═══ DOCUMENT SEGMENT

LSTNet: Long- and Short-Term Time Series Network

A Deep Learning Framework for Multivariate Forecasting

This is a Method paper that introduces the Long- and Short-term Time-series Network (LSTNet), a deep learning architecture specifically designed for multivariate time series forecasting. LSTNet combines convolutional neural networks (CNNs), recurrent neural networks (RNNs) with a novel skip-connection structure, and a traditional autoregressive (AR) component into a unified framework. The architecture targets the challenge of simultaneously capturing both short-term local dependencies and long-term periodic patterns in temporal data.

Why Short-Term and Long-Term Patterns Need Separate Treatment

Real-world multivariate time series often exhibit a mixture of repeating patterns at different time scales. Highway traffic, for example, shows daily peaks (morning vs. evening commutes) alongside weekly patterns (weekday vs. weekend behavior). Solar energy output varies with cloud movements on short time scales and with seasonal daylight changes on longer ones. Electricity consumption follows similar daily and weekly cycles.

══════
═══ DATASET

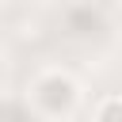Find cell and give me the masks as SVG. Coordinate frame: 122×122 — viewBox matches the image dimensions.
Returning <instances> with one entry per match:
<instances>
[{"instance_id":"6da1fadb","label":"cell","mask_w":122,"mask_h":122,"mask_svg":"<svg viewBox=\"0 0 122 122\" xmlns=\"http://www.w3.org/2000/svg\"><path fill=\"white\" fill-rule=\"evenodd\" d=\"M30 103L46 114V118H65L76 111L80 103V88L72 76L65 72H42L34 84H30Z\"/></svg>"},{"instance_id":"7a4b0ae2","label":"cell","mask_w":122,"mask_h":122,"mask_svg":"<svg viewBox=\"0 0 122 122\" xmlns=\"http://www.w3.org/2000/svg\"><path fill=\"white\" fill-rule=\"evenodd\" d=\"M92 122H122V95H111V99H103V103L95 107Z\"/></svg>"}]
</instances>
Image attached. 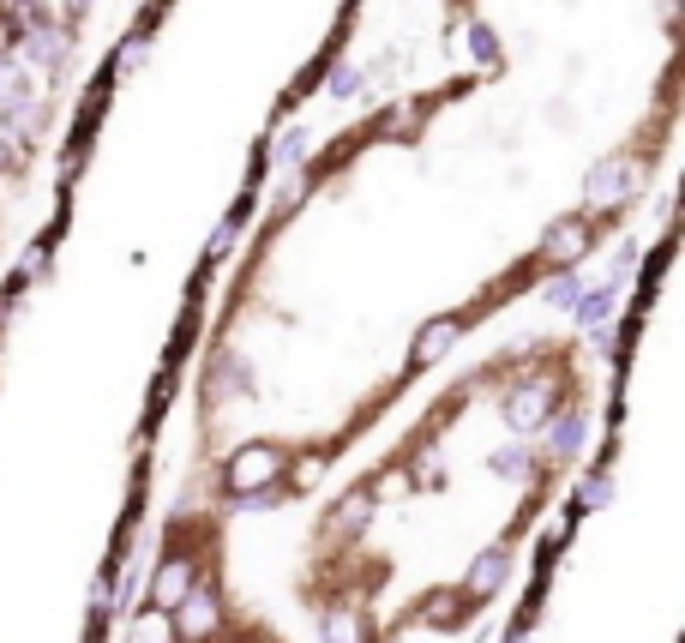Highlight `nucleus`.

══════

WORK TO BE COMPLETED. In the LSTNet text, rewrite the passage starting at "This is a Method" and ending at "in temporal data.", with "unified framework" changed to "single framework".

EXERCISE RESULT.
This is a Method paper that introduces the Long- and Short-term Time-series Network (LSTNet), a deep learning architecture specifically designed for multivariate time series forecasting. LSTNet combines convolutional neural networks (CNNs), recurrent neural networks (RNNs) with a novel skip-connection structure, and a traditional autoregressive (AR) component into a single framework. The architecture targets the challenge of simultaneously capturing both short-term local dependencies and long-term periodic patterns in temporal data.